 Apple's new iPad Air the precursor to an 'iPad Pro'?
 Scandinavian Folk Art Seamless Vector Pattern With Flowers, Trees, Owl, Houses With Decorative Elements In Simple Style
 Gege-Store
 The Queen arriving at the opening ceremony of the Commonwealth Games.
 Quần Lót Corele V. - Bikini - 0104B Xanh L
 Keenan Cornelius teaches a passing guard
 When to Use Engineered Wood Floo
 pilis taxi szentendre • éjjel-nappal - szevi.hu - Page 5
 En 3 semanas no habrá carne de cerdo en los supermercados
........
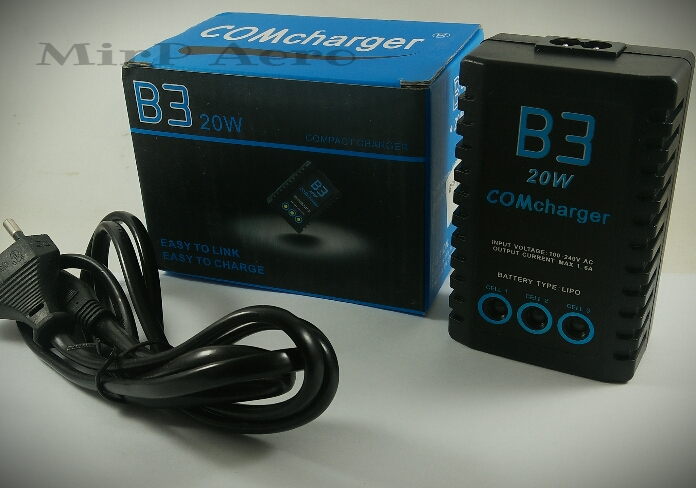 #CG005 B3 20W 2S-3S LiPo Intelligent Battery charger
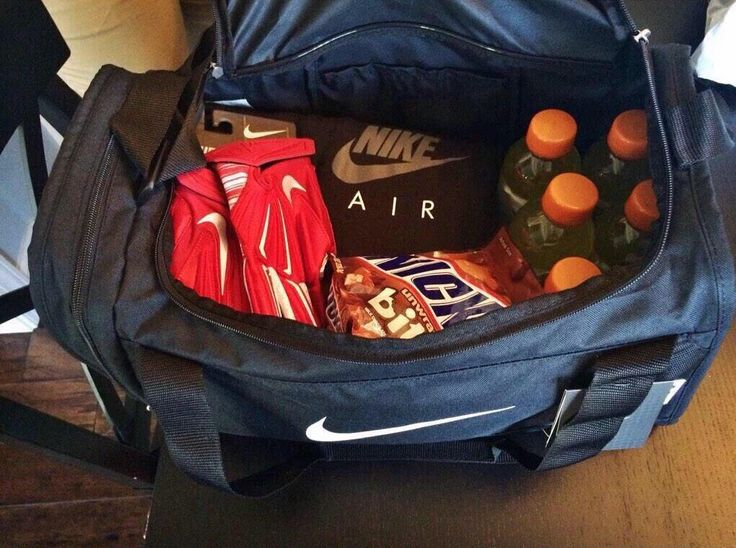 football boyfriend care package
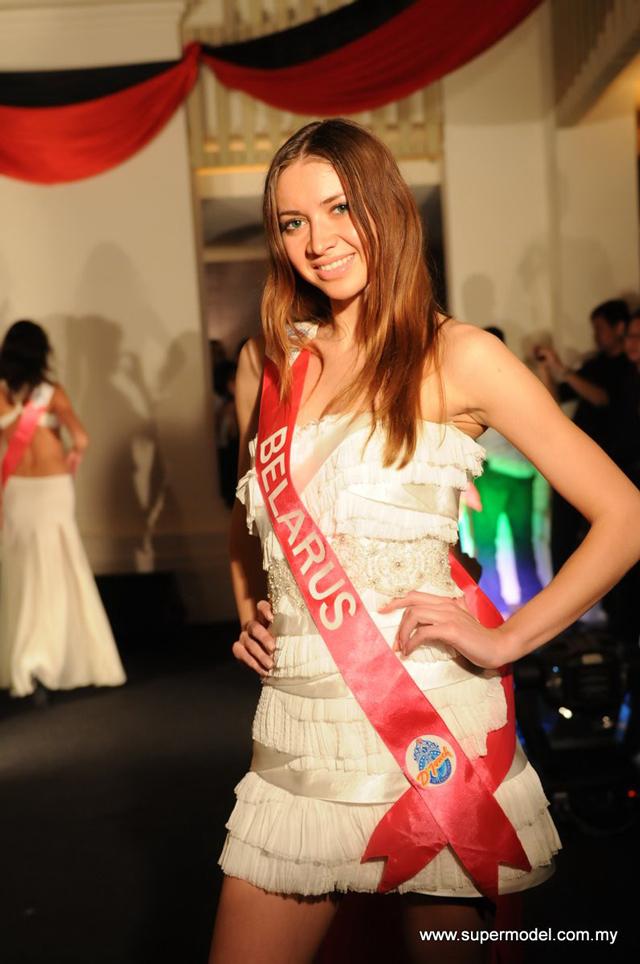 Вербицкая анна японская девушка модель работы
........
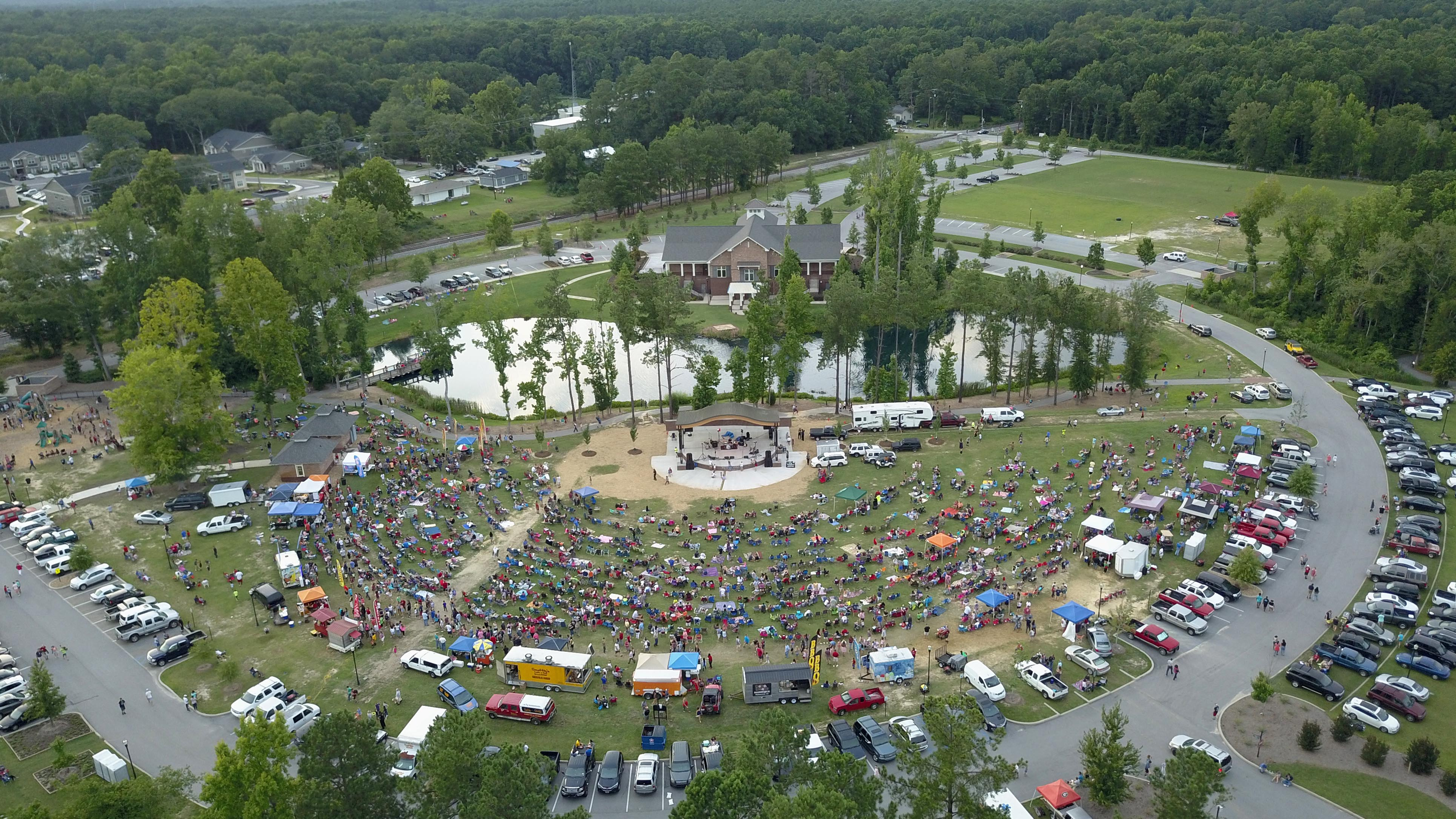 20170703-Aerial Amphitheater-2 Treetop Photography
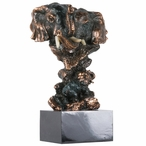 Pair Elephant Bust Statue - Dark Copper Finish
........
ABOUT THIS EXERCISE:
Your answer should be the lines above, from the line containing "Scandinavian Folk Art" up to and including the line containing "En 3 semanas", reproduced exactly and with nothing else.

SOLUTION:
 Scandinavian Folk Art Seamless Vector Pattern With Flowers, Trees, Owl, Houses With Decorative Elements In Simple Style
 Gege-Store
 The Queen arriving at the opening ceremony of the Commonwealth Games.
 Quần Lót Corele V. - Bikini - 0104B Xanh L
 Keenan Cornelius teaches a passing guard
 When to Use Engineered Wood Floo
 pilis taxi szentendre • éjjel-nappal - szevi.hu - Page 5
 En 3 semanas no habrá carne de cerdo en los supermercados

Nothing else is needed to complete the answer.